(Entries on spatial positioning)
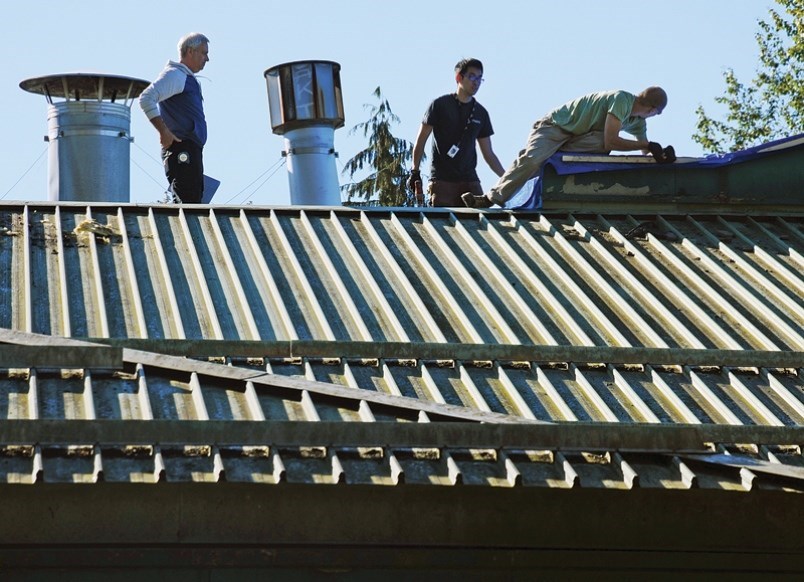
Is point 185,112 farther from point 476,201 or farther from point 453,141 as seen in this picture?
point 476,201

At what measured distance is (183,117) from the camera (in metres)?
14.0

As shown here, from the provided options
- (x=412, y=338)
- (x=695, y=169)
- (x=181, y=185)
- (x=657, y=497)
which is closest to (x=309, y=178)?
(x=181, y=185)

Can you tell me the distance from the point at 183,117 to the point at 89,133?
4.13 meters

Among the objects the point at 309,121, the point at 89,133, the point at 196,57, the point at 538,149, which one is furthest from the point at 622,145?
the point at 89,133

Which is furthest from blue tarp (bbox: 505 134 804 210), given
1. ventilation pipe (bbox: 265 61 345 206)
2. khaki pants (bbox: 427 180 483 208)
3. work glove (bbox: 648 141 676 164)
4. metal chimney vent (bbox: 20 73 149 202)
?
metal chimney vent (bbox: 20 73 149 202)

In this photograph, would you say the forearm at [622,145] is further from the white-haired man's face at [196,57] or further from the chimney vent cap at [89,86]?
the chimney vent cap at [89,86]

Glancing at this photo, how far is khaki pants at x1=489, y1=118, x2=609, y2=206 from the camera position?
13.8 metres

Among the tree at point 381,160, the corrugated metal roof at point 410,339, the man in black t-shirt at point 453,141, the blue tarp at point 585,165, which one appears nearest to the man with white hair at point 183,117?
the corrugated metal roof at point 410,339

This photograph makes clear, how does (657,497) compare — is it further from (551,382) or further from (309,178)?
(309,178)

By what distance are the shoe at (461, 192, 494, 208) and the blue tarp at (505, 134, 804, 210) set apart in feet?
0.63

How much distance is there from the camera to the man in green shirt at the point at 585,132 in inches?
542

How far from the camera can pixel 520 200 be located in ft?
44.9

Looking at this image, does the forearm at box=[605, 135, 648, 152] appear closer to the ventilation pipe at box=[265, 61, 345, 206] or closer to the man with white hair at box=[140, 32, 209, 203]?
the man with white hair at box=[140, 32, 209, 203]

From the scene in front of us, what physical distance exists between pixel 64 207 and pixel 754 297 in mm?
5483
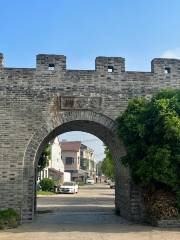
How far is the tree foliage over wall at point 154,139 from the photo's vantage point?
12.7 m

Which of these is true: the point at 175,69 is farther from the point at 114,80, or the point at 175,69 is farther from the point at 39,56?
the point at 39,56

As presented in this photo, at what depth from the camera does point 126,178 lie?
50.2 ft

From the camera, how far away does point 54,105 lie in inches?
587

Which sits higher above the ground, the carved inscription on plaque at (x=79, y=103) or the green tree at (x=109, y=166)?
the carved inscription on plaque at (x=79, y=103)

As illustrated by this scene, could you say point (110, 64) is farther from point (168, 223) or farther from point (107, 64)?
point (168, 223)

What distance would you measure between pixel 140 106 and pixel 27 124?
4.04m

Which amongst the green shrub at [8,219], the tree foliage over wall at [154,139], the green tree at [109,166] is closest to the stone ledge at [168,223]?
the tree foliage over wall at [154,139]

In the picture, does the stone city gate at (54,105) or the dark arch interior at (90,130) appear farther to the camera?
the dark arch interior at (90,130)

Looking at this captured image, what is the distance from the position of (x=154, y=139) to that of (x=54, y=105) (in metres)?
3.90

→ **Brief**:
Rewrite the lines beginning with the line containing "Looking at this captured" and continuing through the final line, substituting "location" for "position" and leaving everything else unchanged.

→ **Answer to the exercise**:
Looking at this captured image, what is the distance from the location of (x=154, y=139) to that of (x=54, y=105) (in metres)?
3.90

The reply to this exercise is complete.